Over there / why keep quiet about it / the lewd-fingered pariah would turn up
with his bagful of snakes and parables
and within the walls a sniper
taking care to make no sound
aimed his rifle at my head.
If the shadows whisper then I‘m a dying fire.
* * *
ABOUT THE POET AND THE TRANSLATOR
Sergio Badilla Castillo was born in Valparaíso, Chile in 1947. He studied journalism at the University of Chile and worked in various media from 1969 until 1973, when, after the Pinochet coup, he was forced into exile, first to Argentina, then to Romania, and finally in 1976 to Sweden.

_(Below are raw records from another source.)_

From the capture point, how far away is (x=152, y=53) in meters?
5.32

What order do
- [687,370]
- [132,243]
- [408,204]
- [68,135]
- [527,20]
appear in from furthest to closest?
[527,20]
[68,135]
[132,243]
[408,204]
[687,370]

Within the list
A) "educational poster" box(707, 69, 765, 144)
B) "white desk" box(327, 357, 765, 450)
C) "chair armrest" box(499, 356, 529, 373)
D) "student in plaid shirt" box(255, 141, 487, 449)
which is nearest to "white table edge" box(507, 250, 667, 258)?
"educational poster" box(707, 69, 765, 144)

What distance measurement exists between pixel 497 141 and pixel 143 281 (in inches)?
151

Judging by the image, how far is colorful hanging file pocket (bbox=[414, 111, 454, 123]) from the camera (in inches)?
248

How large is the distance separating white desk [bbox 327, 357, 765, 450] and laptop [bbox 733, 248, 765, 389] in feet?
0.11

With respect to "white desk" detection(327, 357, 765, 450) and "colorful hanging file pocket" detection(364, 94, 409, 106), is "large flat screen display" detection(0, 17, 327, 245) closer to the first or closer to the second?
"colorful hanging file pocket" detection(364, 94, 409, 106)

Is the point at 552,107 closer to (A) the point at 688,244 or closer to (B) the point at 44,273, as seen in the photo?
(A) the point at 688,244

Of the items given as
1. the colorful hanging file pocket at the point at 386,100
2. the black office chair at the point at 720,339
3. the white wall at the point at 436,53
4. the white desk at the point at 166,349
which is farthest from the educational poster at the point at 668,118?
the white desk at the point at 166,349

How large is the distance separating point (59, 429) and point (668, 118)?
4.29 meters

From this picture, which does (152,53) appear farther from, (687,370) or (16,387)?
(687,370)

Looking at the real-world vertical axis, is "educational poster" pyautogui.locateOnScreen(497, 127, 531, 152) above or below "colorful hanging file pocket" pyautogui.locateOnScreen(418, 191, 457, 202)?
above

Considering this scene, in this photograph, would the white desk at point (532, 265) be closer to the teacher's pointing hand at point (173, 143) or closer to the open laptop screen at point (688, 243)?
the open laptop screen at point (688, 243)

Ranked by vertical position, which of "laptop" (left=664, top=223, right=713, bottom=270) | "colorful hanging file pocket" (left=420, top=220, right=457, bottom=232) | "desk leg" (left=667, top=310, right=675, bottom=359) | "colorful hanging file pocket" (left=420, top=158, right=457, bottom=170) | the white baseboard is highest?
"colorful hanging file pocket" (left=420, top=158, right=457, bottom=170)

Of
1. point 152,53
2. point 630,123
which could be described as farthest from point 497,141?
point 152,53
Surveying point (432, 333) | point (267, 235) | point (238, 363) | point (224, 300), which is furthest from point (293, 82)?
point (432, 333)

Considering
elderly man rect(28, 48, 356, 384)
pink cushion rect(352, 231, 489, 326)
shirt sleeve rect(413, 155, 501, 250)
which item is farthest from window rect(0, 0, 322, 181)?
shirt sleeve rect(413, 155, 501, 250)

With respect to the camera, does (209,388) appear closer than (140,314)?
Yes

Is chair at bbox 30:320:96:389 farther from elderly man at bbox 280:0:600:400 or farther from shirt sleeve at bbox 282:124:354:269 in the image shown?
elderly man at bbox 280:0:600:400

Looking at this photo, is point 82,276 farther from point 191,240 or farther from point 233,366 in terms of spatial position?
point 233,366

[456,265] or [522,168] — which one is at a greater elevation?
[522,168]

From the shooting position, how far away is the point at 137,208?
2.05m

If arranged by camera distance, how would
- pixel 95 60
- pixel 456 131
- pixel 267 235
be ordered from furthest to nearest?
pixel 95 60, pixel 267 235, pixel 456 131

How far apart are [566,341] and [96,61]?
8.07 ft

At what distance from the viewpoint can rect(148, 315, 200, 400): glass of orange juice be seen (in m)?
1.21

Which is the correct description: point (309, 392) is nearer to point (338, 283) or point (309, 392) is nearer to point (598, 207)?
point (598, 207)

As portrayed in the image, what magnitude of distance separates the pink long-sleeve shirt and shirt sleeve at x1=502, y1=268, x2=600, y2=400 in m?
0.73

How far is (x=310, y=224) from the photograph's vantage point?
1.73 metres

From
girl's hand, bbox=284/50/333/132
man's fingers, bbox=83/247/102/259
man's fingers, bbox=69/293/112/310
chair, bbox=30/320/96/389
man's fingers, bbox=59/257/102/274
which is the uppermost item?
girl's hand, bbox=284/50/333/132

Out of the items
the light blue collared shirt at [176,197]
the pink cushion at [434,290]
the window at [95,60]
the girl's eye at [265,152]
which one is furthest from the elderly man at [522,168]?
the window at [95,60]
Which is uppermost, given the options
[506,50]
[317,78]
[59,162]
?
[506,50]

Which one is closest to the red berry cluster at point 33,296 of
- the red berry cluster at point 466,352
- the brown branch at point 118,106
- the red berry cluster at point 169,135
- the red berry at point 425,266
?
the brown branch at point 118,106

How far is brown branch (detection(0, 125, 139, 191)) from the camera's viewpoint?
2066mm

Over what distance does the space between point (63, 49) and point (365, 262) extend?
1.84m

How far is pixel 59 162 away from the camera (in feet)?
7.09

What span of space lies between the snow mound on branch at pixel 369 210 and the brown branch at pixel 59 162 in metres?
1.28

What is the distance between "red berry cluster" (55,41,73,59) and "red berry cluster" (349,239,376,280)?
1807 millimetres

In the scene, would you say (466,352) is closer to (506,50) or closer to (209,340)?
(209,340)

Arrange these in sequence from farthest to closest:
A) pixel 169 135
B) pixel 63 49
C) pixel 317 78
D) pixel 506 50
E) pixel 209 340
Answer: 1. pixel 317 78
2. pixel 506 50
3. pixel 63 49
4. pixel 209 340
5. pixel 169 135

There he took a degree in social anthropology at Stockholm University and worked as a culture journalist on Swedish radio, travelling throughout Europe and North Africa, until returning to Chile in 1993. His publications from this period include Más debajo de mi rama (1980), La morada del Signo (1982), Cantonírico (1983), Reverberaciones de piedras acuáticas (1985) and Terrenales (1989). Publications in Chile include Saga Nórdic (1996), La Mirada Temerosa del Bastardo (2003), Poemas Transreales y Algunos Evangelios (2005), Ciudad Transreal (2009), Ok Atacama (2010). Badilla lives in Santiago where he contines to write and teach. His work has appeared with English translations in two chapbooks, La cabeza de la Medusa / The Medusa’s head (2012) and Espectros y Sombras / Ghosts and shadows (2013), and in French translations by Patricio Sánchez in Ville assiégée (2010).

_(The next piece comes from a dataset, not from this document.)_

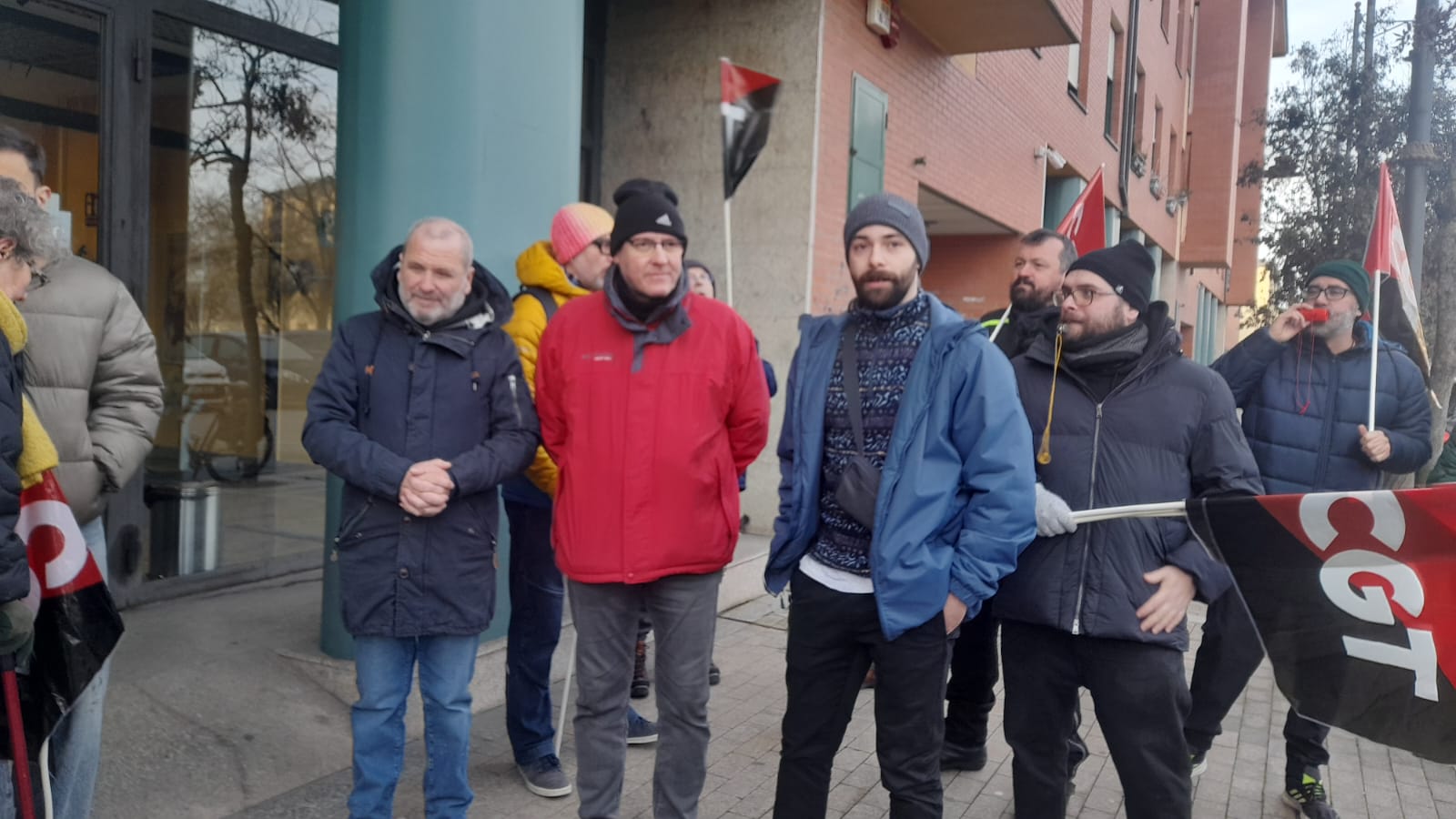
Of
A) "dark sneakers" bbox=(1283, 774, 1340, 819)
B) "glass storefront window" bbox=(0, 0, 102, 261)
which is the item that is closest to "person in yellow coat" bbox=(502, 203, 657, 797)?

Roger Hickin is a New Zealand poet, visual artist, book designer and publisher. Although he has written and translated poetry and since the late 1960s, for many years his main preoccupation was with sculpture and painting. In the early 2000s poetry began to demand more attention. His Waiting for the Transport (Kilmog Press, Dunedin) and The Situation & other poems (the initial Cold Hub Press chapbook), both appeared in 2009. Roger is the director of Cold Hub Press – www.coldhubpress.co.nz – which publishes New Zealand poetry as well as international poetry in several languages, including So we lost paradise, a bilingual selected poems of Chilean poet Juan Cameron, and two chapbooks of poems by Sergio Badilla Castillo (in collaboration with the author).